Driving to the Future: How Autonomous Vehicles are Changing the Automotive Landscape

Leo Zhang

Safety first. According to the National Highway Traffic Safety Administration, 94% of US traffic accidents are caused by human errors. Removing the human in human error will go a long way toward eliminating traffic accidents. The challenge: moving from driver assistance to full automation will take time, investment, and a lot of testing. Getting there will be a combination of hardware sensors and software algorithms to process the data and make decisions, hopefully better and faster than humans and with less errors. This transition will create a major economic opportunity for vehicle OEMs and technology developers, with the market segment projected to grow with a CAGR of 26.2% and reach $65.3 billion in market size by 2027.

Cameras, radars, and LiDAR: The eyes of autonomous vehicles

Sensor technology is the first of many different components that enable autonomous driving. More specifically, sensors provide the ability to detect the various objects surrounding the vehicle and act as the eyes of autonomous vehicles. For self-driving applications, these sensors not only need to detect objects, but also need to precisely determine their position, speed, and trajectory, and to provide meaningful value as an input to the autonomous vehicle’s software system.
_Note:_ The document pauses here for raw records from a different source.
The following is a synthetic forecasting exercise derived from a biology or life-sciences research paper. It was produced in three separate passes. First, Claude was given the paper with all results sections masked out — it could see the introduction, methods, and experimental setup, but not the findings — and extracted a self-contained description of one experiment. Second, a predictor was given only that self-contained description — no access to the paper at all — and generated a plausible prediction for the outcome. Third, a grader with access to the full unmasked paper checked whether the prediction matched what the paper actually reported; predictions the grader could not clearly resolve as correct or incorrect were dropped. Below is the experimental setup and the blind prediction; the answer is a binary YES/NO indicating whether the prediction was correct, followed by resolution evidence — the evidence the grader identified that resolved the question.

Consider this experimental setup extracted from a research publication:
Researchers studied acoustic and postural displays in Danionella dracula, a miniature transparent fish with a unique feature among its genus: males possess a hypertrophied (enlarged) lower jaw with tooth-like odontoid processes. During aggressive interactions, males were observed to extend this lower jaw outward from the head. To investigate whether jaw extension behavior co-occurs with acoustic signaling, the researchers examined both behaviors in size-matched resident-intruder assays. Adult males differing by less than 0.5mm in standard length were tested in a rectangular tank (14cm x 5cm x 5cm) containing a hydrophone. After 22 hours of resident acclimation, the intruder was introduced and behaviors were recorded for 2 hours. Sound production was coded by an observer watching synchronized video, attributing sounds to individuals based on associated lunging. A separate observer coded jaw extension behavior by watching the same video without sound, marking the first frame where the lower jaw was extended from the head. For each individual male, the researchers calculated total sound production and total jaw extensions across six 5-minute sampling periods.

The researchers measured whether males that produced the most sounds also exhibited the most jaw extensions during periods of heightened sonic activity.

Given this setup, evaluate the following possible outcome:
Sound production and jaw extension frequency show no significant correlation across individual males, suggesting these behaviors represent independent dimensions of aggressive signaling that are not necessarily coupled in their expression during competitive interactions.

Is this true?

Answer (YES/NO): NO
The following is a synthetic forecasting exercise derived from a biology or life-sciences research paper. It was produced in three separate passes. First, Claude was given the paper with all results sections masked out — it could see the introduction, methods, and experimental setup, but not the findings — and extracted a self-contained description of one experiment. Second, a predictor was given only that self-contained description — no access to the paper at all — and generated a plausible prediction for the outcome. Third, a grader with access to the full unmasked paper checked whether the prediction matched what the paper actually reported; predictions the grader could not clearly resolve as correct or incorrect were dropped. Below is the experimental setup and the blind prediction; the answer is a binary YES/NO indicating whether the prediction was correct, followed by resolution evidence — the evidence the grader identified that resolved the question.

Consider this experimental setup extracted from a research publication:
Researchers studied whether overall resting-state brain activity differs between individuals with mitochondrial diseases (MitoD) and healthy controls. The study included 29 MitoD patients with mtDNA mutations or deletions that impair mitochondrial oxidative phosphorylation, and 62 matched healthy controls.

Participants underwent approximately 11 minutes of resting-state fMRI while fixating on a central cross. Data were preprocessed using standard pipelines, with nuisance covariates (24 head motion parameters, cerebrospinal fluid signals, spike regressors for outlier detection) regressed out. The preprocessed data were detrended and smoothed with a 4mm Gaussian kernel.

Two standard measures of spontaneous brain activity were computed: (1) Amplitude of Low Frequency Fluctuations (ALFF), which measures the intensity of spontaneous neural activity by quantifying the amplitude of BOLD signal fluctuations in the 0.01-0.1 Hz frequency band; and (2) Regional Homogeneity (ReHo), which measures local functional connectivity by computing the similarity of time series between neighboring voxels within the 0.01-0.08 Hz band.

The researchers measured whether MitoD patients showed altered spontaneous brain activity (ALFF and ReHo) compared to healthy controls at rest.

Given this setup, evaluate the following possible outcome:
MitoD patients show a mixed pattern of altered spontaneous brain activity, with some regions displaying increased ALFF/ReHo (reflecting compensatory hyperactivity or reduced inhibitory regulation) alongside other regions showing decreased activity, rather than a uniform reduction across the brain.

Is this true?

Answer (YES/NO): NO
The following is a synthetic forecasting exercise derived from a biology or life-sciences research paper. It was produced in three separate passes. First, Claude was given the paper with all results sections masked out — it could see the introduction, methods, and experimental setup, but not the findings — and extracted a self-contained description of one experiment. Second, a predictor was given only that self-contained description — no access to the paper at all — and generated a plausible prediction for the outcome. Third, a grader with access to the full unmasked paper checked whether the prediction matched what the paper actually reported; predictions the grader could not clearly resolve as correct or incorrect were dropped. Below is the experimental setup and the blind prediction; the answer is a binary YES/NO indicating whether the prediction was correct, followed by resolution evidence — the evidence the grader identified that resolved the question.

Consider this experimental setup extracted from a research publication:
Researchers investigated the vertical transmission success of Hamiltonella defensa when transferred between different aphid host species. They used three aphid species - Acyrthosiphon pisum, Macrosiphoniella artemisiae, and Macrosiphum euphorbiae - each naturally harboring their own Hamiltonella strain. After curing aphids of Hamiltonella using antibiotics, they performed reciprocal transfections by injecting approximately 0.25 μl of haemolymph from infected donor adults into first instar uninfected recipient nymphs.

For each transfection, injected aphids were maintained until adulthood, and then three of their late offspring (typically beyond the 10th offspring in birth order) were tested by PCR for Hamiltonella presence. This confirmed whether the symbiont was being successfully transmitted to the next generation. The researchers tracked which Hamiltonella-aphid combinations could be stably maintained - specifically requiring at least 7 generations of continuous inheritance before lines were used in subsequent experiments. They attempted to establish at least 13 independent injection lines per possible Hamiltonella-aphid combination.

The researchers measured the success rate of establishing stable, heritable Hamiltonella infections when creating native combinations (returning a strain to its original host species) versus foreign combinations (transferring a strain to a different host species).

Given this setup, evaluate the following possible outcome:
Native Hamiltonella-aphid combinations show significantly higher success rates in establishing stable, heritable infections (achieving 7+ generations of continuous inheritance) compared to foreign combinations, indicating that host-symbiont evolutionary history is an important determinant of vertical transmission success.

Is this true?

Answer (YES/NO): YES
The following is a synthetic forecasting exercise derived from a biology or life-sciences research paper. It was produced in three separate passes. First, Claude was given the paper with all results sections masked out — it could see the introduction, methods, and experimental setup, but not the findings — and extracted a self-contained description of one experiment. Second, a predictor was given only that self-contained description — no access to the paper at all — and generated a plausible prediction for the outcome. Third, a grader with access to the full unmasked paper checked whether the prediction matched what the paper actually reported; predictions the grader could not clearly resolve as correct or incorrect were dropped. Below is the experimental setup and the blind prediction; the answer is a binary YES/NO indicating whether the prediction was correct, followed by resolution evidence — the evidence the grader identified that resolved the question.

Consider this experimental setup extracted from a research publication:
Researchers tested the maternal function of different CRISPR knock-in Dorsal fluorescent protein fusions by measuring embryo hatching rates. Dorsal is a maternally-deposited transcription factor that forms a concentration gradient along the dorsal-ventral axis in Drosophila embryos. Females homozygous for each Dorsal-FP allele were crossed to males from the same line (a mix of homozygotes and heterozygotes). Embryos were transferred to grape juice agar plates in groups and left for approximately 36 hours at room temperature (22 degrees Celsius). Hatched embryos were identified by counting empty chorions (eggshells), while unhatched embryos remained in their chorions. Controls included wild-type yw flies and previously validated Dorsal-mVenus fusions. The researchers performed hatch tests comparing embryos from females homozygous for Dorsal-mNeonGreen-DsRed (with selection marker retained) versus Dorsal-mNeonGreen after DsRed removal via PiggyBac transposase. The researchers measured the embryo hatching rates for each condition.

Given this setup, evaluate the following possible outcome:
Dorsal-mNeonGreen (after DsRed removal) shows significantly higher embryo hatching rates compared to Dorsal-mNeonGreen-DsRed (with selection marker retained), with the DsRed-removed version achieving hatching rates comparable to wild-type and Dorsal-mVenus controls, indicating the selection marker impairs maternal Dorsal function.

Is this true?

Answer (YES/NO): YES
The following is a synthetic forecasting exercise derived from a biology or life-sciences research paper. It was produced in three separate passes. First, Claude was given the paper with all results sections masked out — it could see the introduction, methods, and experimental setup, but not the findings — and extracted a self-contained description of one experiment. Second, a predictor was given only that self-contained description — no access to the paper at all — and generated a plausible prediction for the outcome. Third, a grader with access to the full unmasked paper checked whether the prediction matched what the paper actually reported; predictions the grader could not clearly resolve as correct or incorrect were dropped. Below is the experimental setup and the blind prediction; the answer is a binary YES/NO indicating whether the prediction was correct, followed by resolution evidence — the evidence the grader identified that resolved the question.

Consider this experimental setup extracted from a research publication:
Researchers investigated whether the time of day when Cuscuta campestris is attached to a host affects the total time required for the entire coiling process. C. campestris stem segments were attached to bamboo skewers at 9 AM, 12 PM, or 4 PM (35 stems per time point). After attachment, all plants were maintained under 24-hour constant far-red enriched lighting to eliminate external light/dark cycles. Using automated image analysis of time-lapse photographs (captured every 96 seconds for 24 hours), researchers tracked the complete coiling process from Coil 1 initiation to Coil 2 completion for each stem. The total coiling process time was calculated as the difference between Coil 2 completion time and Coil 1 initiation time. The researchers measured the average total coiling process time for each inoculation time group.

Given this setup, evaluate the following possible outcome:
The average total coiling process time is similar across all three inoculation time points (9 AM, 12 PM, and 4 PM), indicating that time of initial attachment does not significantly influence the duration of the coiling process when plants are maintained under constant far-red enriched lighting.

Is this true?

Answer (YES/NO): YES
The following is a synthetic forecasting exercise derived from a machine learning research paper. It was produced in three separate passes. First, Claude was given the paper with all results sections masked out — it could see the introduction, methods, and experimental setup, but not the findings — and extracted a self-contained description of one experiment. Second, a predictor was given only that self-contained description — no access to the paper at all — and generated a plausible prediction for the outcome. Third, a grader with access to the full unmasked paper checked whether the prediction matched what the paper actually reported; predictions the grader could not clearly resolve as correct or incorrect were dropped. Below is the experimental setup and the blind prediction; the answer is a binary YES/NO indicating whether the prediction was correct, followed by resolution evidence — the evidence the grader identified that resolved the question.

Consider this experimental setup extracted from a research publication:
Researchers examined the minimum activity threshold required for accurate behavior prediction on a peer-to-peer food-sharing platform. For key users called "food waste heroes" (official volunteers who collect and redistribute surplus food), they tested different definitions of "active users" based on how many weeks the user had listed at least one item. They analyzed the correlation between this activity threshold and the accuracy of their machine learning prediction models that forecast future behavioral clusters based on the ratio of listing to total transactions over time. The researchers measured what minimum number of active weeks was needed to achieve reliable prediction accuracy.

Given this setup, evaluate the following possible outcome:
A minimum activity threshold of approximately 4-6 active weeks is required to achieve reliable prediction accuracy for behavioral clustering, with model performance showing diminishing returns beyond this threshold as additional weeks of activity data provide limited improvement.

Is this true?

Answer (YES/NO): NO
Three main types of sensors are currently on the market – cameras, radars and LiDAR – each has its own unique properties, but all are aiming to achieve the same objective of detecting objects in absolute precision under real-world conditions. It’s relatively easy to detect traffic signals using cameras (color), but it’s far more challenging to distinguish the various moving objects on the road, say a pedestrian and cyclist, and identify their motion and direction of travel. Sensor cost is currently a major challenge to overcome before autonomous vehicles can be produced for the mass market. Veloydne’s LiDAR alone can cost up to $75,000, and an entire hardware system (cameras, radars, LiDAR, processing chips, etc.)  can cost around $150,000.

Waymo’s fully self-driving ride on public roads: encountering a school bus. Source: Waymo

Similar to other optical hardware used in other applications, key technological differentiators center on the sensors’ performance, in properties such as range, speed, weather conditions, and reliability. Cameras provide the ability to detect and identify objects; however, they can only operate under ideal conditions and are limited in range. Tesla has developed a camera-based system for its autopilot system and supplemented a forward-facing radar to enhance its sensing range in adverse weather conditions.
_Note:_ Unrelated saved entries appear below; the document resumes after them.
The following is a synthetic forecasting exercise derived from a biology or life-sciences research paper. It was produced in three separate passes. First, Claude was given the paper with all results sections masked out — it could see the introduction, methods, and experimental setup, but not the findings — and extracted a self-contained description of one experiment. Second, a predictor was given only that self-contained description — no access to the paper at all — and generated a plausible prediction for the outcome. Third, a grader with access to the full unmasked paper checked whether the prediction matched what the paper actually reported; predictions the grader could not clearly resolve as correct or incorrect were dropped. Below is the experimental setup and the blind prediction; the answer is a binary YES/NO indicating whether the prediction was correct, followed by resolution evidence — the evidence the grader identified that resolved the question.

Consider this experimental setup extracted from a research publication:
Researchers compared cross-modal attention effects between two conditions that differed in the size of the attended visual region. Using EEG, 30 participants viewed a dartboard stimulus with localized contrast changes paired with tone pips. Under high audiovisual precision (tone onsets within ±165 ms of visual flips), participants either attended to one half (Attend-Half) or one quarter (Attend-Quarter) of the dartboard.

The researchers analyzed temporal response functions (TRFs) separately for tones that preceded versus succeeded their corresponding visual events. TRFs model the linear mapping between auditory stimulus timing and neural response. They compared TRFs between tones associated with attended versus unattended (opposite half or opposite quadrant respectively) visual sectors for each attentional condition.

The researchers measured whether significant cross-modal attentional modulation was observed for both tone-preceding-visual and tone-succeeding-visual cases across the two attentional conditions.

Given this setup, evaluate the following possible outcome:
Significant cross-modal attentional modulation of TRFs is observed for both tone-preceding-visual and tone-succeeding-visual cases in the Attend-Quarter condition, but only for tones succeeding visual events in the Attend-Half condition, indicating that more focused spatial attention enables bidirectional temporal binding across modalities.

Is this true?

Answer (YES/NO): NO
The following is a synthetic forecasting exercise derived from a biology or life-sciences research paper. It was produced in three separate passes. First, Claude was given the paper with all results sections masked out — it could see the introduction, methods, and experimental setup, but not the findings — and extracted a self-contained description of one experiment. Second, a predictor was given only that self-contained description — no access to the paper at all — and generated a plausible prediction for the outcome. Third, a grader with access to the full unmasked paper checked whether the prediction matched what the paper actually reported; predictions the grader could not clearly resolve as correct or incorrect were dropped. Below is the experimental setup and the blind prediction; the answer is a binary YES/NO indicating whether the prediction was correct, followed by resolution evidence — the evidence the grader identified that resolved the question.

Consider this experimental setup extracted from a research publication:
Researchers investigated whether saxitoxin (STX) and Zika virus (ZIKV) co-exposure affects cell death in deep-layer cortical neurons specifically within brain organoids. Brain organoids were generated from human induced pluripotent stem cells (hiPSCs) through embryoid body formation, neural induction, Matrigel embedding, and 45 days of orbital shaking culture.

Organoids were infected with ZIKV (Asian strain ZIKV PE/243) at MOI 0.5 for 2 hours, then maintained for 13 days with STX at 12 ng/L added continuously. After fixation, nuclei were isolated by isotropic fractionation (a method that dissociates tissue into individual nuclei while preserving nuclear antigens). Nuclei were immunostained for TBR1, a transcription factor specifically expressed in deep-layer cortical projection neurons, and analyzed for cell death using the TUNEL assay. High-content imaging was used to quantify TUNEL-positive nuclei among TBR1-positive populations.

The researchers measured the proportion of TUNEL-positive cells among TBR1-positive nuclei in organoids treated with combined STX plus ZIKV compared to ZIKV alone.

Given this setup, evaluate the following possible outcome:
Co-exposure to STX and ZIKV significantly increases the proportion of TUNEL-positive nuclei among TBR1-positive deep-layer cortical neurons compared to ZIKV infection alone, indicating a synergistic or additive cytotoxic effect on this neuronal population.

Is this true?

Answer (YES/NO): YES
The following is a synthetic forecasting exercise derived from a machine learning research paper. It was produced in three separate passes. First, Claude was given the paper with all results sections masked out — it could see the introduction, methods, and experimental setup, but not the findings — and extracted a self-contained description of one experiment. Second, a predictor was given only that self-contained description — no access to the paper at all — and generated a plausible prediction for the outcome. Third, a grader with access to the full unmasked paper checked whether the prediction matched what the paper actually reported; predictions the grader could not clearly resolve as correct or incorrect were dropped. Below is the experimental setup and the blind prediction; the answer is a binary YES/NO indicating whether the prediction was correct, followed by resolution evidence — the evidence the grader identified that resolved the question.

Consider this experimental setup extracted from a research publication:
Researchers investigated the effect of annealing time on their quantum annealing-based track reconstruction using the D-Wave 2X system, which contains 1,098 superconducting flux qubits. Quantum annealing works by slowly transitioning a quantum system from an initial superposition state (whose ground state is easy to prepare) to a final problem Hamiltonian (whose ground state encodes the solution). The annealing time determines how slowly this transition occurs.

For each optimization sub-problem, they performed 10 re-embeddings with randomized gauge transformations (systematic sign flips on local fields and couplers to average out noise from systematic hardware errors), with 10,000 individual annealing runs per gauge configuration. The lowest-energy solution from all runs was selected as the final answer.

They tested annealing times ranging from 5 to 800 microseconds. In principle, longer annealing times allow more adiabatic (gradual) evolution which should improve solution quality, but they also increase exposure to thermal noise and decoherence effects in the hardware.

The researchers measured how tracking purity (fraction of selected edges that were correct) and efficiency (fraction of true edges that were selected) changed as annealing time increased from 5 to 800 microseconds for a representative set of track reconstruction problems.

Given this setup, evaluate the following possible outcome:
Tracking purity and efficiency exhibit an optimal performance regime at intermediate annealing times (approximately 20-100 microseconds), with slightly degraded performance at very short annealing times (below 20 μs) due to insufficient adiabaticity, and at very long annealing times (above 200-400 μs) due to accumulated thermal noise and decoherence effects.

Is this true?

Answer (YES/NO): NO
While radars have a long range of detection, they lack the ability to distinguish objects from each other. Radars are also less expensive and are the enabling technology for adaptive cruise control systems that are currently in the market. Metawave, a radar developer backed by several auto OEMs, has recently demonstrated its technology to detect automobiles and their speed up to 300 meters ahead.

LiDAR essentially combines the strengths of both radars and cameras to provide a wide range of view (even a 360-degree view) and generate 3D images. For instance, Waymo’s LiDAR system claims it can even detect human interactions, like hand gestures from cyclists, and process that information for vehicle operation. One weakness of LiDAR is the performance loss in poor optical conditions.
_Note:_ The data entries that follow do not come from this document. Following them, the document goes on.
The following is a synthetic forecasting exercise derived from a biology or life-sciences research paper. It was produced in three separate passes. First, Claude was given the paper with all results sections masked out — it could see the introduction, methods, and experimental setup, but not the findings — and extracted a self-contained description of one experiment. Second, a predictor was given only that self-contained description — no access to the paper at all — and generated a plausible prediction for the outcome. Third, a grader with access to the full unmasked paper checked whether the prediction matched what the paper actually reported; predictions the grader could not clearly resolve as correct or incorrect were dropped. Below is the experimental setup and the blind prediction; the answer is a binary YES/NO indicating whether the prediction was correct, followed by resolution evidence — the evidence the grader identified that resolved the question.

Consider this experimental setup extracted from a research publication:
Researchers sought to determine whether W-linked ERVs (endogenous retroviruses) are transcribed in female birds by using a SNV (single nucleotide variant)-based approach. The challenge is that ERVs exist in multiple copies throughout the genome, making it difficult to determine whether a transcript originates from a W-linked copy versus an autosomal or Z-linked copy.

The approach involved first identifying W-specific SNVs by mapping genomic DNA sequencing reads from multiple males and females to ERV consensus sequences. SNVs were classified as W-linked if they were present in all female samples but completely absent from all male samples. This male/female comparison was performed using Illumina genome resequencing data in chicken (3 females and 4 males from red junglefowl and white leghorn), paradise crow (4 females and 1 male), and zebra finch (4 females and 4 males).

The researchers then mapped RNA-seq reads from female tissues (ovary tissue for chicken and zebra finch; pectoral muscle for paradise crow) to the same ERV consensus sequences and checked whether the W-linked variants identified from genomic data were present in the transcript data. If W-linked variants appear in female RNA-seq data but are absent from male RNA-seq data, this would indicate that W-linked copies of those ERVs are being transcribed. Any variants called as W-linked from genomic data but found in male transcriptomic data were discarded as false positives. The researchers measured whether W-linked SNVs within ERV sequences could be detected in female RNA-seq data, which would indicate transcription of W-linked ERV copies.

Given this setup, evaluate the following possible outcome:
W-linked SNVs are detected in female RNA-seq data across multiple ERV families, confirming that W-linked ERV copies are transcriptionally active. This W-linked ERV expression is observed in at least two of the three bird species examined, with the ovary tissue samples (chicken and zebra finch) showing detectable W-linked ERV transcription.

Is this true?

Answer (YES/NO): YES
Software: The brain of autonomous vehicles

If sensors act as the eyes of autonomous vehicles, then artificial intelligence software is the brain that processes the imagery data and enables self-driving capability. This “brain” has 5 major elements within self-driving software – image processing, simulation, mapping, security, and autonomous operation. Software programs need to process the images produced by vehicle sensors in real-time, which includes generating a 3D view of the vehicle’s environment. Companies are building databases of 3D maps so that autonomous vehicles can combine their sensor data and mapping database to determine their precise location. As self-driving is a safety-critical operation, simulation software is aiming to reduce the risks of on-road testing, while cyber security software is more important than ever to reduce potential security risks.

Beyond data processing software that is reactive in nature, autonomous vehicles also need to able to predict and anticipate human behaviors, say a child running into the street to pick up a ball. This is a major challenge for machines to replicate and is currently being developed by Perceptive Automata. The company is developing software to detect subtle visual cues such as body movement, eye contact, and posture, and is training the software react to these behaviors accordingly.

Changing automotive landscape

The complexity of the hardware and sheer amount of software technologies falls outside the core expertise of auto OEMs, which explains why they are paying more attention to various autonomous driving technology startups. From chip makers to tech giants, incumbents that were previously not involved in the automotive sector are now either investing and/or acquiring startups developing self-driving technologies. Below is a list of illustrative examples of recent investment activities from technology incumbents into autonomous vehicles.

A parting thought: as more hardware and software is required, cars will get more expensive. But there is an upside. Do we still have to pay for insurance? If there is an accident, who is at fault? The driver won’t be the one paying extra premium for being at-fault in an accident.